WHAT THE EXERCISE ASKS: Of the lines listed below, return exactly those that run from the line containing "Van Briggle 1920" through the line containing "Puella Magi Madoka", both included.

DATA SECTION:
################

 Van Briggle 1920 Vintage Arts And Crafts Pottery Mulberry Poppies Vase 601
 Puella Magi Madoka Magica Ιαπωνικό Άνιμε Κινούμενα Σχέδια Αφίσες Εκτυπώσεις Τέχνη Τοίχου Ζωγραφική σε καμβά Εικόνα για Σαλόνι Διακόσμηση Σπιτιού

################

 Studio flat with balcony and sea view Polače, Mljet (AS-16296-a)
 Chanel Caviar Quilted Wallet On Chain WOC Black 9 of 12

################

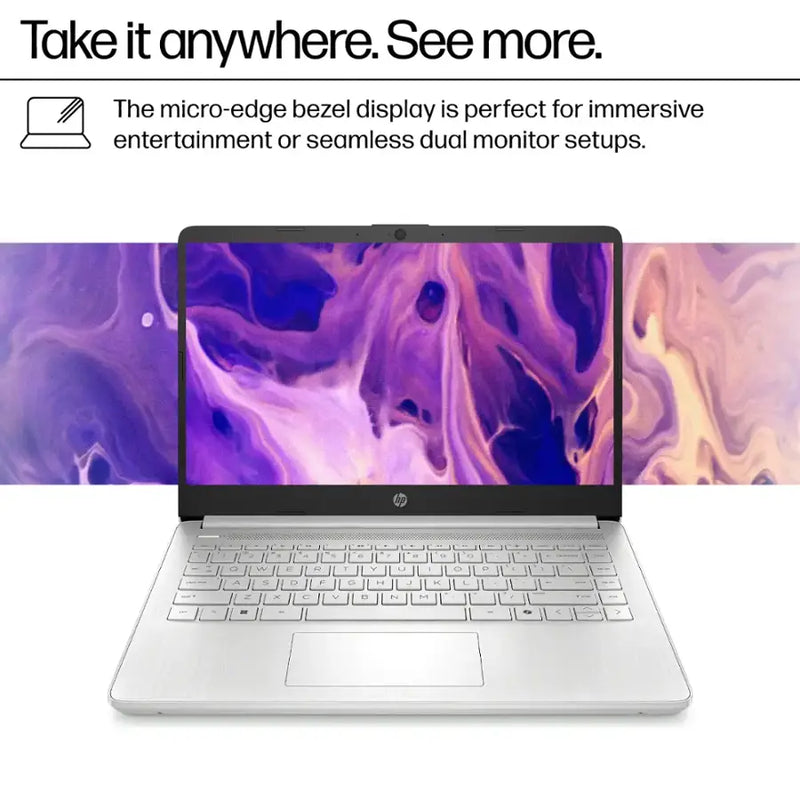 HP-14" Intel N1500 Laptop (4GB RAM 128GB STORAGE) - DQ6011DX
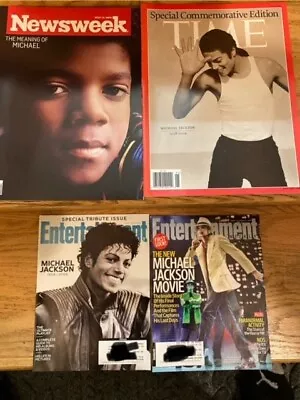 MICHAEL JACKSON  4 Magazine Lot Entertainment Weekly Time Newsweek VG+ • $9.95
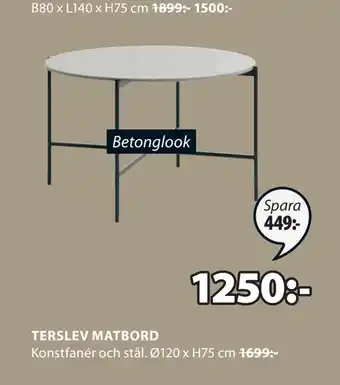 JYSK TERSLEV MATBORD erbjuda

################

RESULT OF THE EXERCISE:
 Van Briggle 1920 Vintage Arts And Crafts Pottery Mulberry Poppies Vase 601
 Puella Magi Madoka Magica Ιαπωνικό Άνιμε Κινούμενα Σχέδια Αφίσες Εκτυπώσεις Τέχνη Τοίχου Ζωγραφική σε καμβά Εικόνα για Σαλόνι Διακόσμηση Σπιτιού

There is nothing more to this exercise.